- _STATED EXERCISE_: Copy every line from the start of the data down to the line containing "7477 millimetres", shifting each distance given in the answers up by 102. Leave the pictures out.

- _DATA SECTION_:
>> BEGIN

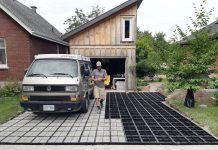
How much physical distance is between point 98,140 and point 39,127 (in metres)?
2.35

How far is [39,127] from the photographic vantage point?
7477 millimetres

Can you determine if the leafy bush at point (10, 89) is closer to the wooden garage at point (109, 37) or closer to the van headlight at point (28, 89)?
the wooden garage at point (109, 37)

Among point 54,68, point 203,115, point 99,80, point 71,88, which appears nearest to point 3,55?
point 54,68

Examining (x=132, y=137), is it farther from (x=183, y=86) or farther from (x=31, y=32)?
(x=31, y=32)

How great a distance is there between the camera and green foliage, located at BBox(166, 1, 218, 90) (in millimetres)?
9672

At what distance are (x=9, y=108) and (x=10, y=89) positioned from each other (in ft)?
11.6

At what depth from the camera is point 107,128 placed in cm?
732

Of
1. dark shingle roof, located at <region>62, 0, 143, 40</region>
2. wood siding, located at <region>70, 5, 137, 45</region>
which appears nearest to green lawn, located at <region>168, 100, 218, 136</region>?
wood siding, located at <region>70, 5, 137, 45</region>

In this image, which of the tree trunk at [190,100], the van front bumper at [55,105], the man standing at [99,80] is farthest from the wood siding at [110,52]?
the van front bumper at [55,105]

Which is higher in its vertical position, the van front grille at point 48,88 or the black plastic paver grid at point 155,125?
the van front grille at point 48,88

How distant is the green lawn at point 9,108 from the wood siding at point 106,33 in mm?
5662

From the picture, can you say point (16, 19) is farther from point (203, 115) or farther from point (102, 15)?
point (203, 115)

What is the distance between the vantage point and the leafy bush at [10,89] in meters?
13.3

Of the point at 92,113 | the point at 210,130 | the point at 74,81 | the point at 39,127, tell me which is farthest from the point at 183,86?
the point at 39,127
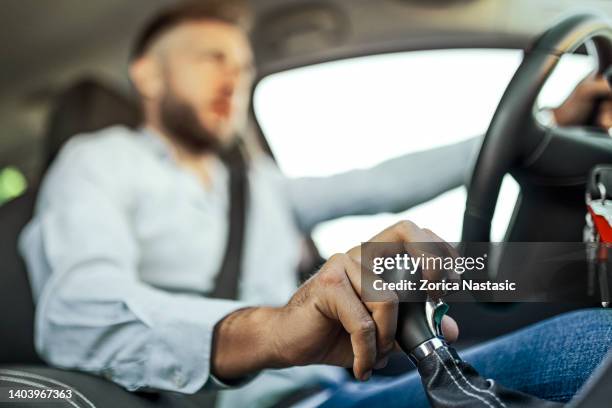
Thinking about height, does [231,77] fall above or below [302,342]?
above

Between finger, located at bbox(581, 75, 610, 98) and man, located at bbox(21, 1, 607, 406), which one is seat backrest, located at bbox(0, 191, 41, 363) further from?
finger, located at bbox(581, 75, 610, 98)

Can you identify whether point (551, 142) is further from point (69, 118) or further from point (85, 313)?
point (69, 118)

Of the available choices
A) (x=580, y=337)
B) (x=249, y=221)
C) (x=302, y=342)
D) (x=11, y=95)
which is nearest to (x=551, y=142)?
(x=580, y=337)

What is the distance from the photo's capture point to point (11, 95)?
42.5 inches

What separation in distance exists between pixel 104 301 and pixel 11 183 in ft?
1.28

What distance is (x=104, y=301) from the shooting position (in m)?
0.78

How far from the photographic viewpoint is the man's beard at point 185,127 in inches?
44.6

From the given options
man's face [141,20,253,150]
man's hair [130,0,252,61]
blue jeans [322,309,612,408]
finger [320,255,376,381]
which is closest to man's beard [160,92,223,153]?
man's face [141,20,253,150]

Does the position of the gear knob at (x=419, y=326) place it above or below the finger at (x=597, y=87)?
below

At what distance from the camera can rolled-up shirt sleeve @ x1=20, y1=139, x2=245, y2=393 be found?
701mm

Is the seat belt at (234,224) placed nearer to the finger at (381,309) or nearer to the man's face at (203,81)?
the man's face at (203,81)

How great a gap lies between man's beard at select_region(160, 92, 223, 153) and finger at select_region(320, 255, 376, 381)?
60 centimetres

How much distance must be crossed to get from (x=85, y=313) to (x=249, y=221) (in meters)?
0.35

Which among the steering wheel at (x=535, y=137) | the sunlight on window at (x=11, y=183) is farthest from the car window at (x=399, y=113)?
the sunlight on window at (x=11, y=183)
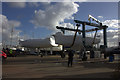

>> END

- _EXERCISE OUTPUT_:
How much physical distance is between point 98,140 and point 39,127 (in metres)?
104.35

How far is [39,127] from the photographic vantage point?
7579 millimetres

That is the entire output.